**COMPLETE THE FOLLOWING:**
**a)** In the notebook excerpt on post-processing model output, which variable stores the prediction scores?
**b)** Quote the notebook excerpt from "However, just getting" up to and including "each class individually.".

**TEXT SEGMENT:**
※
However, just getting the output from the model isn't enough. Now we have to do bit more work to post-process the output and extract things like nanomembrane yield, sizes and other interesting data!

First lets divide up the output of the neural net for further processing:

In [None]:
cl = np.array(outputs["instances"].pred_classes.cpu())  # Classes
s = np.array(outputs["instances"].scores.cpu()) # Prediction scores
b =  np.array([x.numpy() for x in outputs["instances"].pred_boxes])  # Bounding boxes
c = np.array(outputs["instances"].pred_boxes.get_centers())  # Bounding box centres
m =  np.array([x.numpy() for x in outputs["instances"].pred_masks])  # Segmentation masks

Now we can loop over all the possible classes and display images with segmentation masks of each class individually.
※
**RECORDED DATA:**

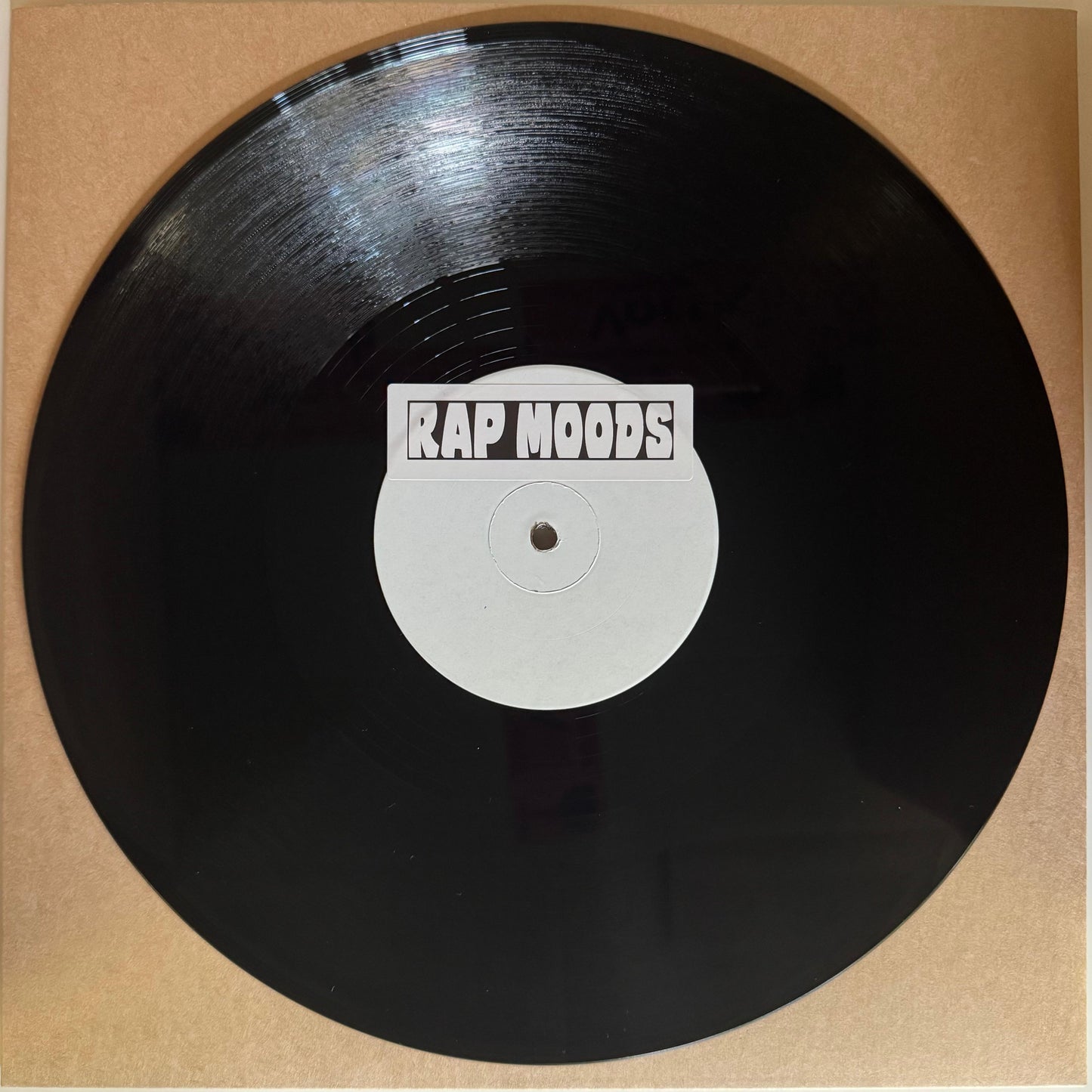 Rap Moods // DJ Tjizza - Nasty Tools EP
※
**TASK SOLUTIONS:**
**a)** The variable s.

**b)**
However, just getting the output from the model isn't enough. Now we have to do bit more work to post-process the output and extract things like nanomembrane yield, sizes and other interesting data!

First lets divide up the output of the neural net for further processing:

In [None]:
cl = np.array(outputs["instances"].pred_classes.cpu())  # Classes
s = np.array(outputs["instances"].scores.cpu()) # Prediction scores
b =  np.array([x.numpy() for x in outputs["instances"].pred_boxes])  # Bounding boxes
c = np.array(outputs["instances"].pred_boxes.get_centers())  # Bounding box centres
m =  np.array([x.numpy() for x in outputs["instances"].pred_masks])  # Segmentation masks

Now we can loop over all the possible classes and display images with segmentation masks of each class individually.